Classroom technology blues I took a campus tour recently and observed a professor teaching with the aid of a PowerPoint presentation. The classroom was new, sleek, and fully wired with all the latest technologies. But the designer in me cringed at the clunky typography and stale graphics in the PowerPoint slides. I spoke with the professor after class, and he explained that faculty members are encouraged to leave chalk and markers behind in favor of new presentation technologies. This is a great idea in theory. However, unless faculty are trained in design, typography, color theory, and a dozen other disciplines that help shape information graphics, the classroom could become a showcase for visual mediocrity.

SMART Board technology will save notes for future use, allow teachers to pull up the Internet during a presentation, and more—but there are still drawbacks that need to be worked out. Professors must be technically savvy so that class time is not wasted searching for content online or troubleshooting the technology.
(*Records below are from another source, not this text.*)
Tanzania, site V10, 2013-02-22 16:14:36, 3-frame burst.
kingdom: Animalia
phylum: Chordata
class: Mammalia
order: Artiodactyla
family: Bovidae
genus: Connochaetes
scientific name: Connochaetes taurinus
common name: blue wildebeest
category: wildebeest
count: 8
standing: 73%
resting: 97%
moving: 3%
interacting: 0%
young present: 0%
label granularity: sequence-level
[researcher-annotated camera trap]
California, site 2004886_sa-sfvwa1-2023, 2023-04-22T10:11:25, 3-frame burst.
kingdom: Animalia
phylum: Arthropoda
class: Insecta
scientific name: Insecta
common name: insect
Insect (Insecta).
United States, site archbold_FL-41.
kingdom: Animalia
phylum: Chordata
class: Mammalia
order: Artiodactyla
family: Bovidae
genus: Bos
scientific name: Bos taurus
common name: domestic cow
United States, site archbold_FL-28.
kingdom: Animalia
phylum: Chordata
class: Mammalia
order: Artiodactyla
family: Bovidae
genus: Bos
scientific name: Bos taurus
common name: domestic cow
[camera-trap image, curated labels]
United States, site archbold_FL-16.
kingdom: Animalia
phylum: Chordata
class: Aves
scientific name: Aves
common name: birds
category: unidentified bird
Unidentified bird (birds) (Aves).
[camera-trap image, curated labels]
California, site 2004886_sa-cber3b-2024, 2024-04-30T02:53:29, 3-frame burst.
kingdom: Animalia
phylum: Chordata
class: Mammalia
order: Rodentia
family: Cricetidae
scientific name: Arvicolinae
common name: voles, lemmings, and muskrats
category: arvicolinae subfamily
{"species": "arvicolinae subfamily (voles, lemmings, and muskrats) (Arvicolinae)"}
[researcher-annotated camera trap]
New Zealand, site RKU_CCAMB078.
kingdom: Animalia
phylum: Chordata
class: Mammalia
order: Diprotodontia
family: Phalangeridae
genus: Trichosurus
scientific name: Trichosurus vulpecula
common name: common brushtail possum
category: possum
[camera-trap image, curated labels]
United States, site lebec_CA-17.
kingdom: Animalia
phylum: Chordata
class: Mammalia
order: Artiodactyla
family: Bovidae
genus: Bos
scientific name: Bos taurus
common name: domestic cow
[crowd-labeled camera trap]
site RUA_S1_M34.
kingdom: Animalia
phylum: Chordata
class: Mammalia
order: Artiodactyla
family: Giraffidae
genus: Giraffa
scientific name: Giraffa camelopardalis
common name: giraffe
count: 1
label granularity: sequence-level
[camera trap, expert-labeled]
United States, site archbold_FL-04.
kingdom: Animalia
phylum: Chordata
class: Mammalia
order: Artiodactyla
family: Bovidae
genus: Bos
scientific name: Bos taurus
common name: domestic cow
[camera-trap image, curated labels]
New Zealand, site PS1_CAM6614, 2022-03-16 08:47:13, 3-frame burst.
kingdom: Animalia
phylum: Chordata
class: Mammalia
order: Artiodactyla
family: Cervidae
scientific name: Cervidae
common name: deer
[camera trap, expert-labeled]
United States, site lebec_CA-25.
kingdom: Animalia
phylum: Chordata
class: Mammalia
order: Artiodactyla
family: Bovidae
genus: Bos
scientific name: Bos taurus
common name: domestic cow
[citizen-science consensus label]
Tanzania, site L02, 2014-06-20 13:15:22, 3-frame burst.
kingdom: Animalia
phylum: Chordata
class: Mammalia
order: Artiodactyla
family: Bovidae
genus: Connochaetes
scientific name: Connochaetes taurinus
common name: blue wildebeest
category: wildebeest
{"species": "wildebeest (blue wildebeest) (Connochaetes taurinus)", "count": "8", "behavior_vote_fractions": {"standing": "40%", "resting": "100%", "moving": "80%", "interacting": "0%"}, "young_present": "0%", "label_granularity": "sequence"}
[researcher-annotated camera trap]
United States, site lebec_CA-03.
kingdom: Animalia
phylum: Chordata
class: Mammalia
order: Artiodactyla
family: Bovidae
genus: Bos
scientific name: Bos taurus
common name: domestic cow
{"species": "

The SMART Board pens are an exciting feature, but handwriting needs to be impeccable for many of these boards to recognize the letterforms.

I remember admiring the spontaneous beauty of a professor’s chalked notes on a board and listening as those notes were expanded throughout the lecture. There was something fresh and organic about that simple way of communicating information. I hope that as teaching technologies improve, they will bring not only a world of information to the classroom but also help professors communicate their own personal energy and style.